Generating saturation functions (capillary pressure or J-functions), to initialize complex carbonate reservoir, always presents challenge to Petrophysicists and reservoir engineers, especially with no SCAL data available or any existing rock properties trends such as porosity-permeability relationship which are used to assign saturation function in 3D models. The proposed method requires initial water saturation (Swi) distribution in 3D model in hand (first stage) and then the Swi distribution recalculated more accurately (second stage) using group of capillary pressure (Pc) curves based on Swi intervals. Calculating Swi distribution in two stages should not impose any limitations since in the first stage Swi distribution can be estimated by many ways such as J-functions (4), group of Pc curves based on porosity intervals (part of this work).
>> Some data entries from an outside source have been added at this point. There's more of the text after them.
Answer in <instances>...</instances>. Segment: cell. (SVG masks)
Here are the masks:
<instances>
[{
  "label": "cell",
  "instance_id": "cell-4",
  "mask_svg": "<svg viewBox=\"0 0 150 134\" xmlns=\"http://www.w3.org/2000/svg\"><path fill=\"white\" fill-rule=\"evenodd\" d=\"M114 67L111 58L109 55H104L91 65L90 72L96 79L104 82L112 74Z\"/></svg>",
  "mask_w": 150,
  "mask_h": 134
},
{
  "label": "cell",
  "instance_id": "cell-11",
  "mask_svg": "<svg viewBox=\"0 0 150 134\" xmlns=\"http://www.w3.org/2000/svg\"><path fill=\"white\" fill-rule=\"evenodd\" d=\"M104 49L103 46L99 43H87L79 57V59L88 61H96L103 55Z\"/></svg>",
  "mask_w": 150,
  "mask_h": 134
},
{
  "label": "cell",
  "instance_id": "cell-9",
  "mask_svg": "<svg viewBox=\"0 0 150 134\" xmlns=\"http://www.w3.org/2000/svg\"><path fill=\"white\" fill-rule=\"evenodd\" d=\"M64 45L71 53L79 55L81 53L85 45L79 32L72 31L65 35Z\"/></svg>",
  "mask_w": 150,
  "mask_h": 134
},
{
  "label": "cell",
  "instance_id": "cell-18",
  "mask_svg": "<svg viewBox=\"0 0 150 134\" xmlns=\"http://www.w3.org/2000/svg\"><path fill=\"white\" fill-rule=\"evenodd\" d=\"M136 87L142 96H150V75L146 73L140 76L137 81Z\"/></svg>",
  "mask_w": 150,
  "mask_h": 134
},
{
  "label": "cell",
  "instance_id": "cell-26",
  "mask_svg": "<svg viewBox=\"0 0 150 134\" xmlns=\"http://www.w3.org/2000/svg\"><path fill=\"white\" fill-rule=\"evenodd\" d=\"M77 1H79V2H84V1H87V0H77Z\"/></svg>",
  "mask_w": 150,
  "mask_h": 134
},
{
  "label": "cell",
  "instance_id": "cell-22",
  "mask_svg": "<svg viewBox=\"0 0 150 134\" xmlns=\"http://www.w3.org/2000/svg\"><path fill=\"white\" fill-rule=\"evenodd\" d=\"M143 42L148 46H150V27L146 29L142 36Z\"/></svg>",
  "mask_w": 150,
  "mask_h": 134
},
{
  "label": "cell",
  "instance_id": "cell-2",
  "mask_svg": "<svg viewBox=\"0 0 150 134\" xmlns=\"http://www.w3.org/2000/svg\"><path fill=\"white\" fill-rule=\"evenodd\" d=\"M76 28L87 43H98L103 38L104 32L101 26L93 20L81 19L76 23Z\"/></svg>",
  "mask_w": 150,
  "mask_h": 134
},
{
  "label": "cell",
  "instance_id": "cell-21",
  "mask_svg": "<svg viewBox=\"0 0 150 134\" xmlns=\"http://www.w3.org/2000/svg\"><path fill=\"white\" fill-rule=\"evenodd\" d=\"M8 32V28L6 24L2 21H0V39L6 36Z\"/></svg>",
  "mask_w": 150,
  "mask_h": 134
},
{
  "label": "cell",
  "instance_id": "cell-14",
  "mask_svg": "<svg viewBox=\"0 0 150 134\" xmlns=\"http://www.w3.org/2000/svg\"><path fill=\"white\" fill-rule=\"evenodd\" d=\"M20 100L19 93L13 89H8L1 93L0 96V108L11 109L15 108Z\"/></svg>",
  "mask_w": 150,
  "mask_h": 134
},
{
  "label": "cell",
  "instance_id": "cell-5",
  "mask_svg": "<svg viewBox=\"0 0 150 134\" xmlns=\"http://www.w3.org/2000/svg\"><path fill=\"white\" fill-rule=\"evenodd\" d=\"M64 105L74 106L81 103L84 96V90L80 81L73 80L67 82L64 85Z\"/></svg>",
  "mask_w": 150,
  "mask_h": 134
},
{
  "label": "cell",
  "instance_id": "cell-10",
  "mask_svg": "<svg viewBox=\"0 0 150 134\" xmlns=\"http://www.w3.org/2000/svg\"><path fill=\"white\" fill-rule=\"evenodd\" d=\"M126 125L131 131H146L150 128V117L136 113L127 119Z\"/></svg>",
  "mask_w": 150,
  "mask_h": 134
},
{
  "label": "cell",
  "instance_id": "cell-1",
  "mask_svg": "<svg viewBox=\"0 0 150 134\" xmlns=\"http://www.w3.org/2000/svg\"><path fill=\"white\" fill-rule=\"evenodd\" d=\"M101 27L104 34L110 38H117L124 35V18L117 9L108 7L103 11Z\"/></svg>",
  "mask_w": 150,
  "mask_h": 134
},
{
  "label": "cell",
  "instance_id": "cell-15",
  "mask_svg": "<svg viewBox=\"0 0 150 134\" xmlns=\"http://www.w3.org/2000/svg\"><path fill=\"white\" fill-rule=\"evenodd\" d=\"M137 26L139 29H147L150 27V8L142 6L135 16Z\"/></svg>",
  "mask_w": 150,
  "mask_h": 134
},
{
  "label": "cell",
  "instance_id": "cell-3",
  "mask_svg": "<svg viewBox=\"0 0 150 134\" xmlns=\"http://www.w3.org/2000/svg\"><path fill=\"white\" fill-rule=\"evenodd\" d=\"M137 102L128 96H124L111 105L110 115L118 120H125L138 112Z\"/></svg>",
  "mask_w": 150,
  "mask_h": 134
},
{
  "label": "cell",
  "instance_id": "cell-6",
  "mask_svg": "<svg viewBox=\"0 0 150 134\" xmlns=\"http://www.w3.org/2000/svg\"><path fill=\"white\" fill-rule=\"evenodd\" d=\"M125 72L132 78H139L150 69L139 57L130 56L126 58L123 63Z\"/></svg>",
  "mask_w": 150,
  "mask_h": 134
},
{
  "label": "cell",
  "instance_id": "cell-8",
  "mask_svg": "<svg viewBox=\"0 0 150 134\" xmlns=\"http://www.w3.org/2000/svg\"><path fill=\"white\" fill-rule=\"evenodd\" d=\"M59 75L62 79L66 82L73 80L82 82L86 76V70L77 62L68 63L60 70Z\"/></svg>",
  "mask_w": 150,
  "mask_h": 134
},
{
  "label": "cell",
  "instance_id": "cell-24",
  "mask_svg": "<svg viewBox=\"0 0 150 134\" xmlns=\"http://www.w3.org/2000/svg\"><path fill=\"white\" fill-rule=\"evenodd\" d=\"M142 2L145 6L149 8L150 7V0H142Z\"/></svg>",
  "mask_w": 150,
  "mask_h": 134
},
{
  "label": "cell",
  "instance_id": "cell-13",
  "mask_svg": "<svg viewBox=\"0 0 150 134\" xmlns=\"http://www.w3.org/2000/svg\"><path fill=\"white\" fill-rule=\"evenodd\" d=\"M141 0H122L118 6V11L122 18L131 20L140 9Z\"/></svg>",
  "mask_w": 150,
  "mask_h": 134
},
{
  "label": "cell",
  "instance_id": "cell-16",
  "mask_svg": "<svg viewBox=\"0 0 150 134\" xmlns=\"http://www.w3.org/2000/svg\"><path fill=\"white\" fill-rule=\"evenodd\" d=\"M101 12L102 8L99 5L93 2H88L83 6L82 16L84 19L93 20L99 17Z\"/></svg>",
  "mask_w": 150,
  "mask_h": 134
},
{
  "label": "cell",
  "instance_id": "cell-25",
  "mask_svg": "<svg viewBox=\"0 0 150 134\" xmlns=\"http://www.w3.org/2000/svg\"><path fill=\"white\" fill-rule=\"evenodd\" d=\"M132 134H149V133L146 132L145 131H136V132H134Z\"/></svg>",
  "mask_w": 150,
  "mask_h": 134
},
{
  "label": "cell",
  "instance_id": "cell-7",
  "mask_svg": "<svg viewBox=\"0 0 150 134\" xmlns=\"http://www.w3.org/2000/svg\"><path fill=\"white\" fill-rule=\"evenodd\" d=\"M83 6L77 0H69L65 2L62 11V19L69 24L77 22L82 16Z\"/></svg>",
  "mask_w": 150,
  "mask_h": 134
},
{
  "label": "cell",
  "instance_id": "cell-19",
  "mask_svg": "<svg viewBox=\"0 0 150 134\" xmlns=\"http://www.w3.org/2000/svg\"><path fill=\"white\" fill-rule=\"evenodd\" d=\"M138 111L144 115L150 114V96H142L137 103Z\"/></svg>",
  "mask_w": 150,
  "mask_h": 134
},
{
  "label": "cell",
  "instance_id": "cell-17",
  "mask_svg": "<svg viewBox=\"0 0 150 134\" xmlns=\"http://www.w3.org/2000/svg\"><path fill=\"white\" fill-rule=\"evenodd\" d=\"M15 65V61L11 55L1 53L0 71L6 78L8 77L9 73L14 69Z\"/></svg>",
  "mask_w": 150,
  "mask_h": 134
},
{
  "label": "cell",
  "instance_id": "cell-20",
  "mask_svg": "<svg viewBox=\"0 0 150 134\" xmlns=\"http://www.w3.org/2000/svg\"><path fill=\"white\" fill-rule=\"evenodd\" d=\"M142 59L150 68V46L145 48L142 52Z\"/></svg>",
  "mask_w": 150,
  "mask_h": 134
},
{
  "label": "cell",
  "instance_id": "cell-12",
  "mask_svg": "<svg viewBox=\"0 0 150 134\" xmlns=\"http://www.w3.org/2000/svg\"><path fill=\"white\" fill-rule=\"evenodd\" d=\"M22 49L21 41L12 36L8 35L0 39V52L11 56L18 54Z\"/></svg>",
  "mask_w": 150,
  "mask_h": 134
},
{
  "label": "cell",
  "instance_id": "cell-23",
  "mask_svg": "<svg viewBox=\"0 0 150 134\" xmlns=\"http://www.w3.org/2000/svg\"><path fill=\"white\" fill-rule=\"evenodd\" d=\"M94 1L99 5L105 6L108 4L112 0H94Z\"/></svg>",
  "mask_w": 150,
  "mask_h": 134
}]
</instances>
Otherwise, it may be estimated by any girding software which uses Swi log-data, but this method is not recommended since the software would give erroneous estimation of Swi in the areas of no well control such as in the transition zone area.
The proposed method calculates the Swi distribution in two stages, first the Swi calculated by Pc curves based on porosity rages, then in the second stage the Swi recalculated using group of Pcs based on water saturation ranges.
A script file was written to differentiate between these regions and assign saturation numbers (SATNUMs) for each saturation region which used in the simulator to initialize the dynamic model. Shuaiba reservoir is presented as study case here to demonstrate the capability of the proposed method. The proposed procedure can be to initialize huge complex carbonate reservoir such as Shuaiba formation in the United Arab Emirates.
The initial water saturation profile from log data matched the water saturation calculated by the dynamic model in 90% of the wells (more than 100 wells at initial water saturation).
The proposed procedure eliminates the tedious efforts to find rock property trends such as porosity-permeability correlations, which in many carbonate reservoirs may not exit, in order to assign a saturation function for each porosity/permeability range(s).
The difference in initial oil in place (STOOIP) calculations between the static model (40 million cells) and the dynamic model (2.7 million cells) is less than 2 percent. It can be used also in many heterogeneous reservoirs to reduce the uncertainty in STOOIP and thus reserves estimations.